--- Task requirements ---
From the records below, output exactly the lines starting at the line with "Jungle Love Cafe: Fresh Tuna on Greens" and ending at the line with "大分県の由布院温泉。露天風呂", both of them included, but no pictures.

--- Source data ---

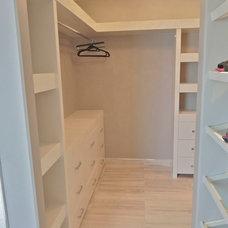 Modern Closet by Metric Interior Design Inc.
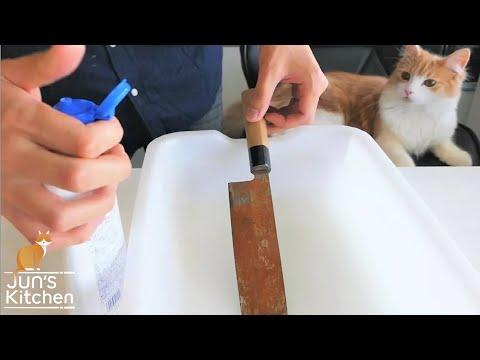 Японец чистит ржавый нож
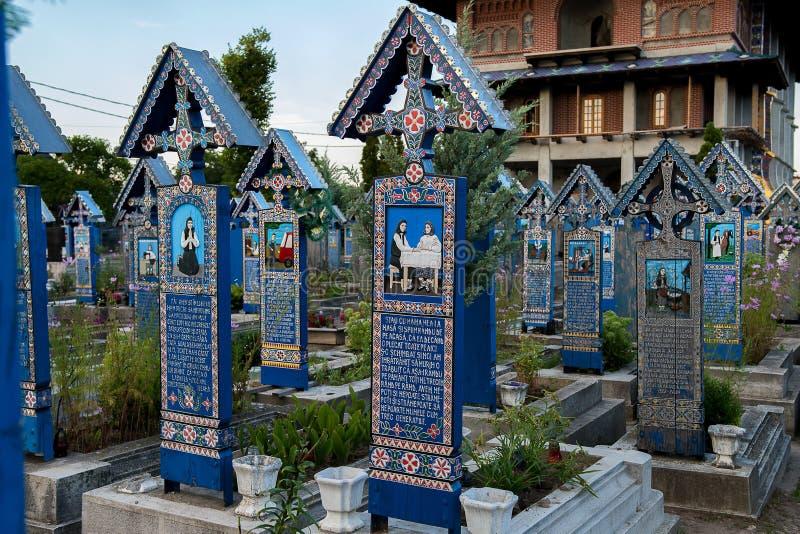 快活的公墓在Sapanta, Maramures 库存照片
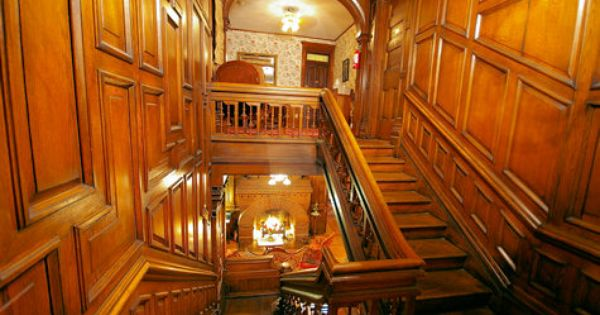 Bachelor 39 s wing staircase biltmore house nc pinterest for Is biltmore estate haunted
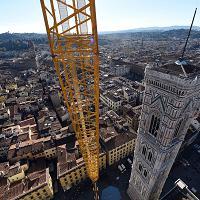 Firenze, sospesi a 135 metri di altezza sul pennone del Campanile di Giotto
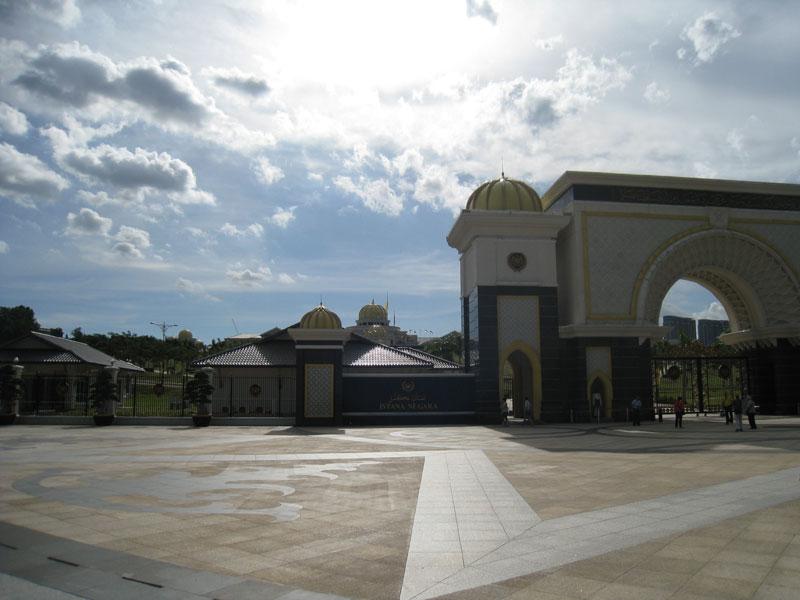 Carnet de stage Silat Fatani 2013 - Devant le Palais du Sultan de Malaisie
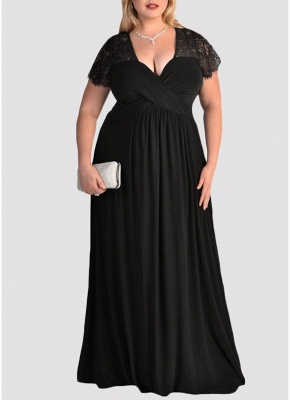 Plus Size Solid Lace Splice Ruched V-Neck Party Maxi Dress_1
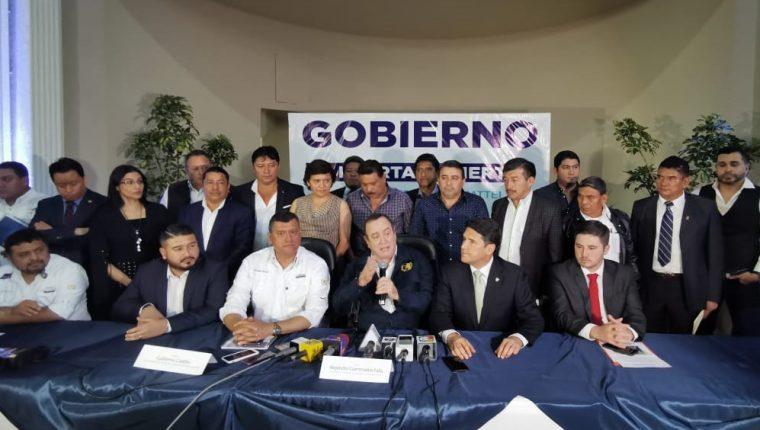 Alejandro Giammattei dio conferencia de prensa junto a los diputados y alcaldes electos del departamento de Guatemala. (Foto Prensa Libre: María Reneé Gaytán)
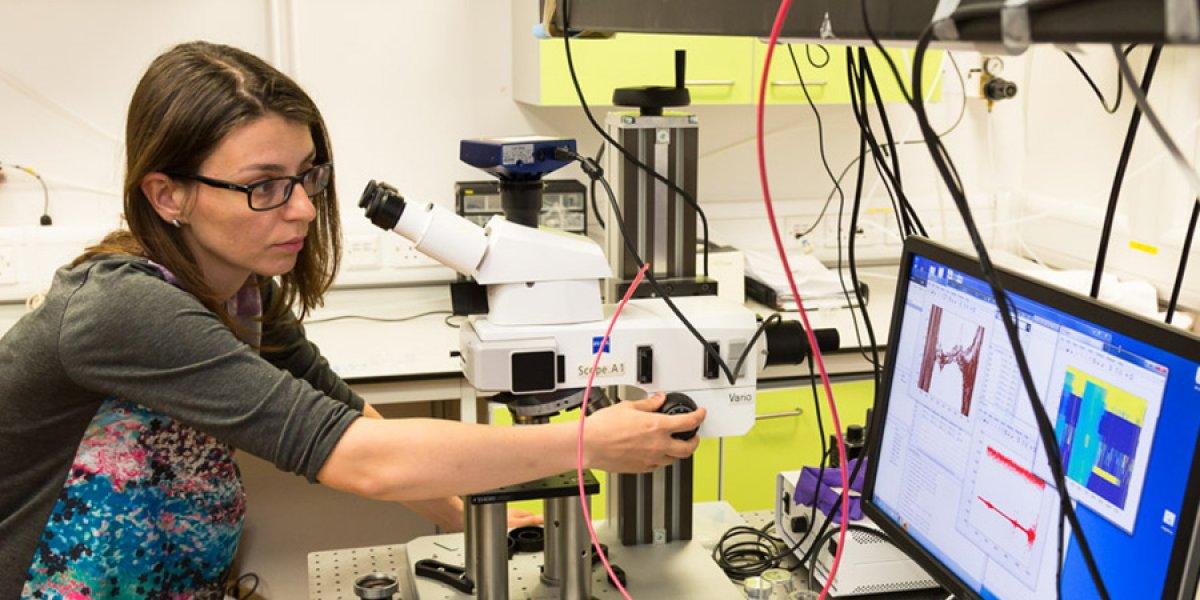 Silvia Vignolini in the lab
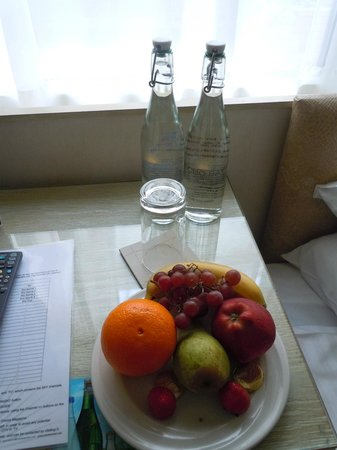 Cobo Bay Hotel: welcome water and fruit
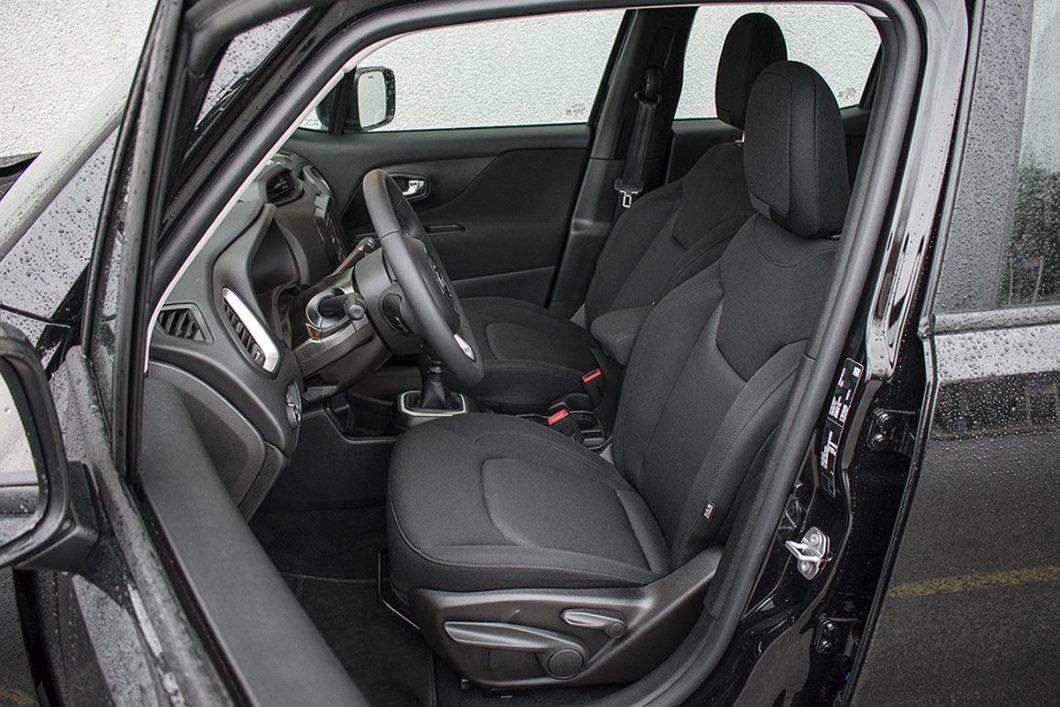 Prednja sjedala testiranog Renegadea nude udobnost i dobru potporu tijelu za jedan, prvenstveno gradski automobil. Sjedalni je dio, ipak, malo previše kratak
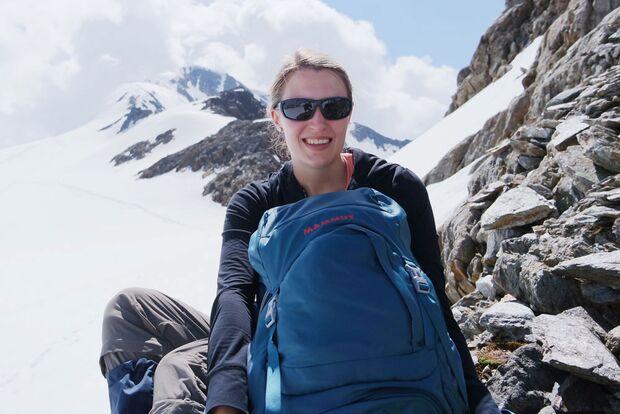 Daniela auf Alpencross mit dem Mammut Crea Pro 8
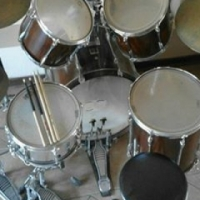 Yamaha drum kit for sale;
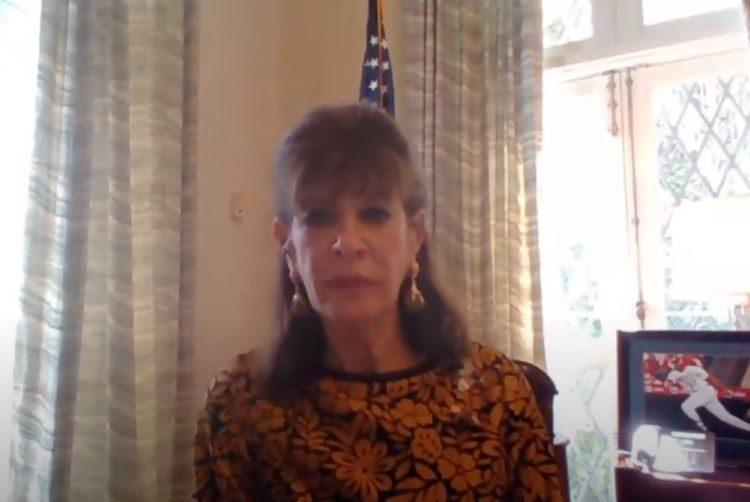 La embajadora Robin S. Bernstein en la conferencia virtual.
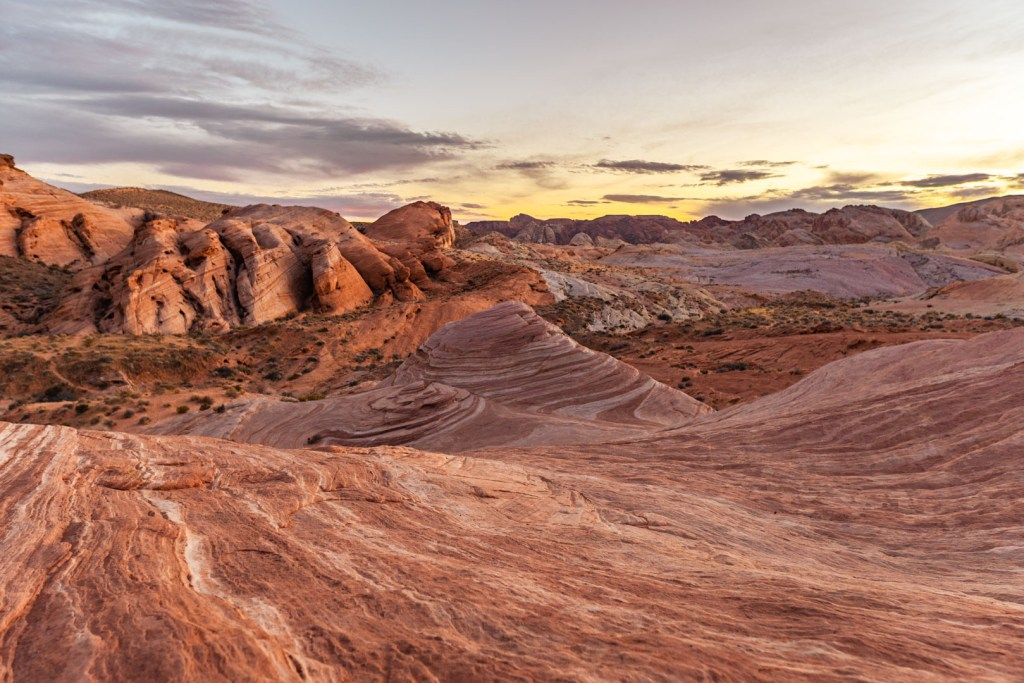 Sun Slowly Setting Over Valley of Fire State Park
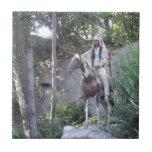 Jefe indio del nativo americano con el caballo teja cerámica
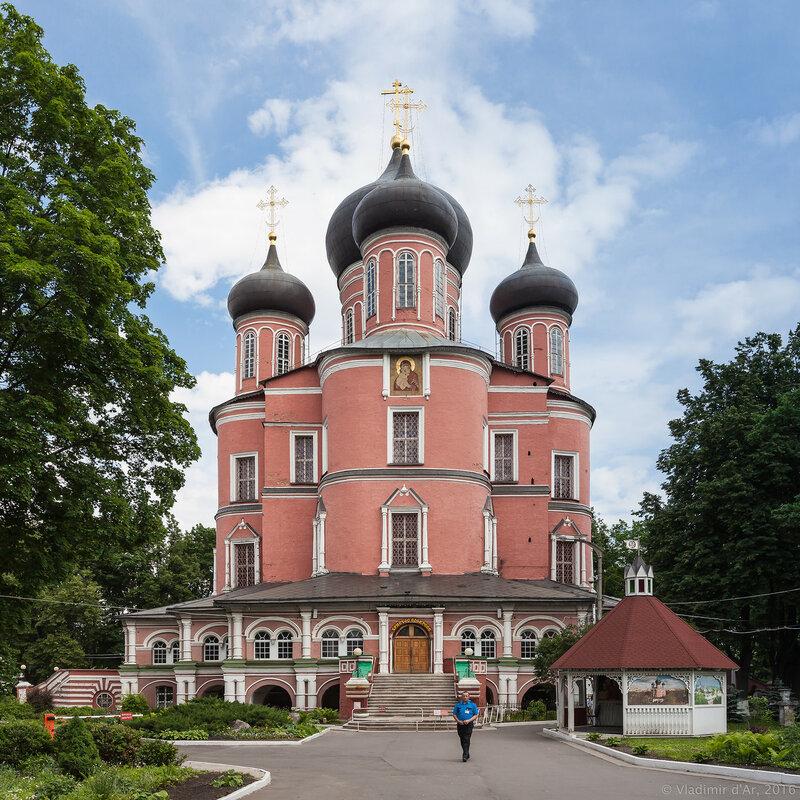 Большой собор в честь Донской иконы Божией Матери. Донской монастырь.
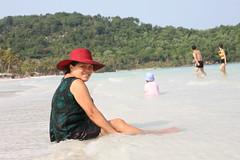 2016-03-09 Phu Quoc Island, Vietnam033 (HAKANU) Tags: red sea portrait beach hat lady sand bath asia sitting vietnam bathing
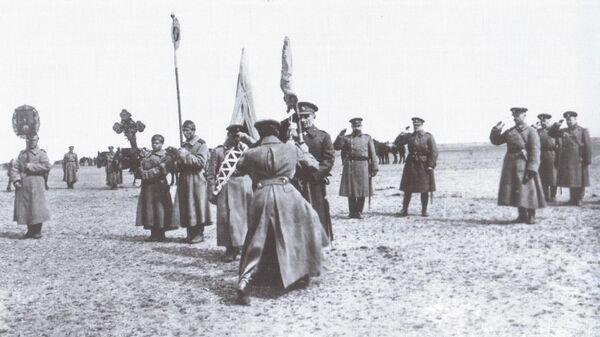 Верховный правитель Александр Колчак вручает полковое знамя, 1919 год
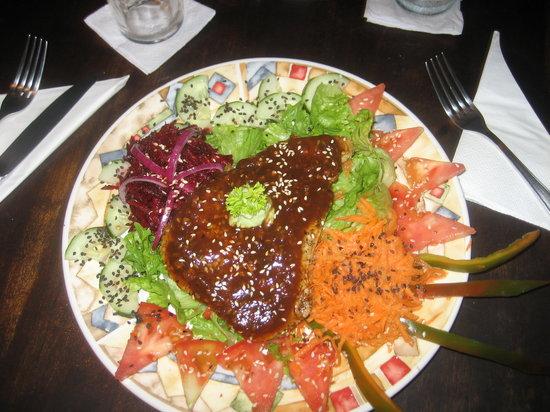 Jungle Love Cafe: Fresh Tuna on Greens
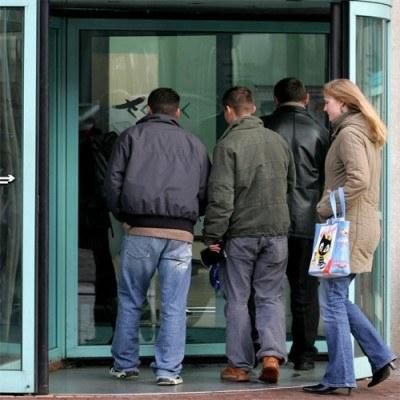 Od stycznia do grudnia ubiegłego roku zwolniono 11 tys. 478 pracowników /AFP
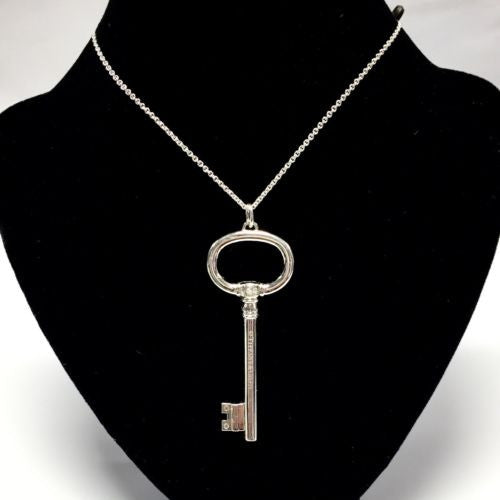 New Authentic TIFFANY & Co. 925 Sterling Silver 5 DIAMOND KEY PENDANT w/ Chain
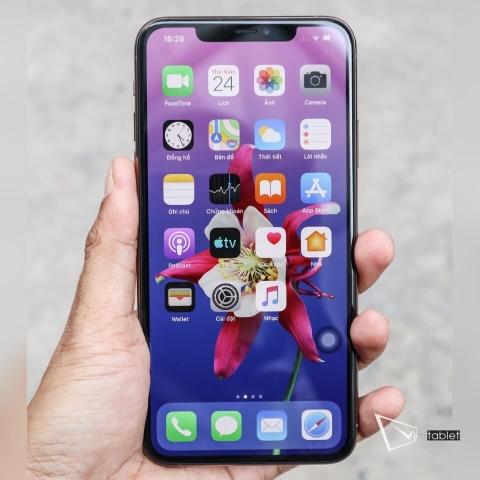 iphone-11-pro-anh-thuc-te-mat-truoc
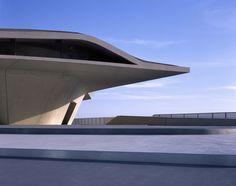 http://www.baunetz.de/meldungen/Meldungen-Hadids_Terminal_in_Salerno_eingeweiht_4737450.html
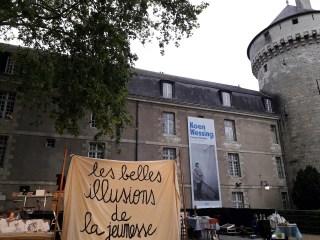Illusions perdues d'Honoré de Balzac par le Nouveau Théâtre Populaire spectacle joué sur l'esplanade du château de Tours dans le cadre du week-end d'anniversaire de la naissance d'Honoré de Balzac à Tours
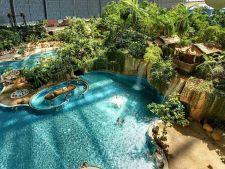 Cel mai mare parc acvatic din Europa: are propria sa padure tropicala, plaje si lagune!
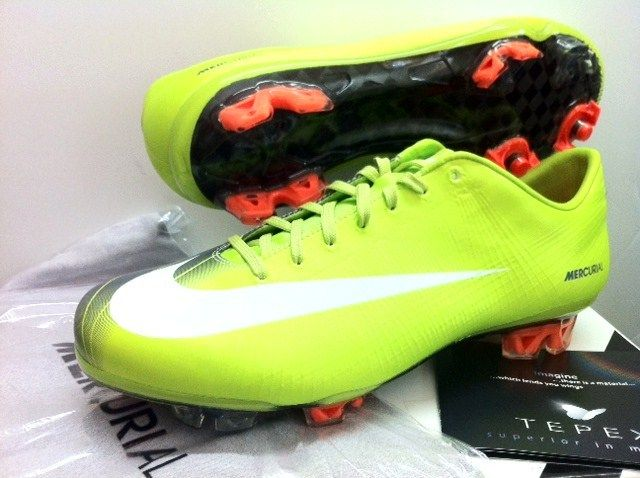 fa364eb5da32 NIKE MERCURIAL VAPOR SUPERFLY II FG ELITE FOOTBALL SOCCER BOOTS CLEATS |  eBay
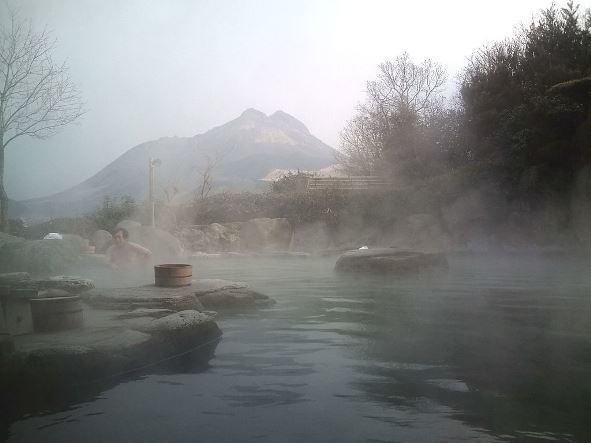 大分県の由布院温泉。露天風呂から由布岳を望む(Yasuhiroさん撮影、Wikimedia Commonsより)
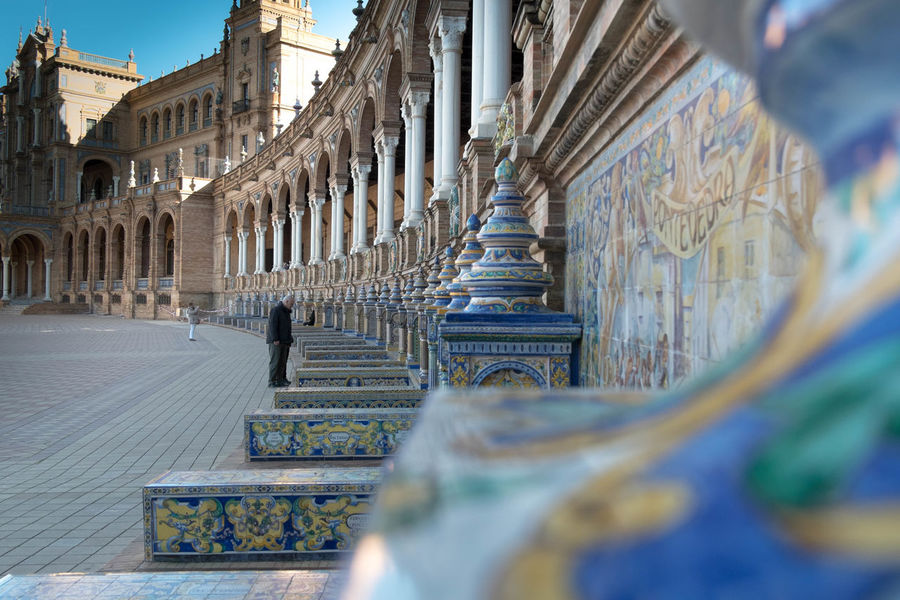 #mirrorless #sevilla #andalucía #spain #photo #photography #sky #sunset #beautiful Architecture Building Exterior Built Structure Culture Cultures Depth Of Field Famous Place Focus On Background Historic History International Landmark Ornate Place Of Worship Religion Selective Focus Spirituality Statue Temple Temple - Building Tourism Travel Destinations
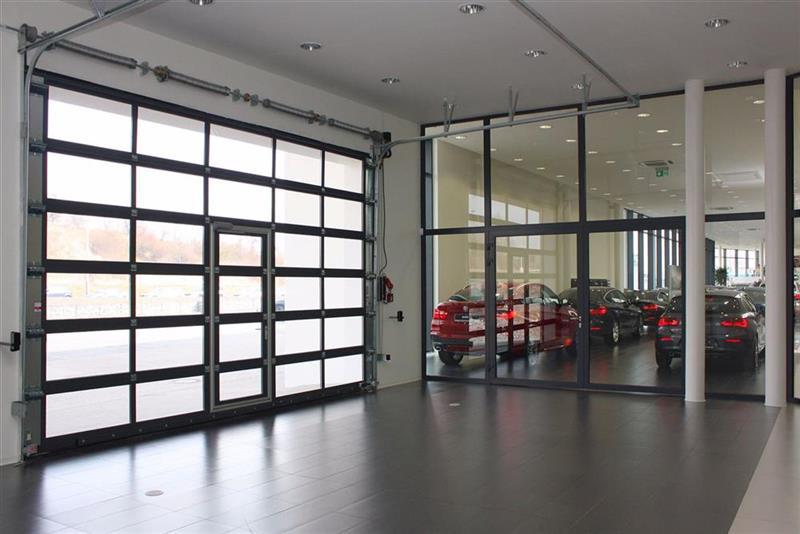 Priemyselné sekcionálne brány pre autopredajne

--- Exercise output ---
 Jungle Love Cafe: Fresh Tuna on Greens
 Od stycznia do grudnia ubiegłego roku zwolniono 11 tys. 478 pracowników /AFP
 New Authentic TIFFANY & Co. 925 Sterling Silver 5 DIAMOND KEY PENDANT w/ Chain
 iphone-11-pro-anh-thuc-te-mat-truoc
 http://www.baunetz.de/meldungen/Meldungen-Hadids_Terminal_in_Salerno_eingeweiht_4737450.html
Illusions perdues d'Honoré de Balzac par le Nouveau Théâtre Populaire spectacle joué sur l'esplanade du château de Tours dans le cadre du week-end d'anniversaire de la naissance d'Honoré de Balzac à Tours
 Cel mai mare parc acvatic din Europa: are propria sa padure tropicala, plaje si lagune!
 fa364eb5da32 NIKE MERCURIAL VAPOR SUPERFLY II FG ELITE FOOTBALL SOCCER BOOTS CLEATS |  eBay
 大分県の由布院温泉。露天風呂から由布岳を望む(Yasuhiroさん撮影、Wikimedia Commonsより)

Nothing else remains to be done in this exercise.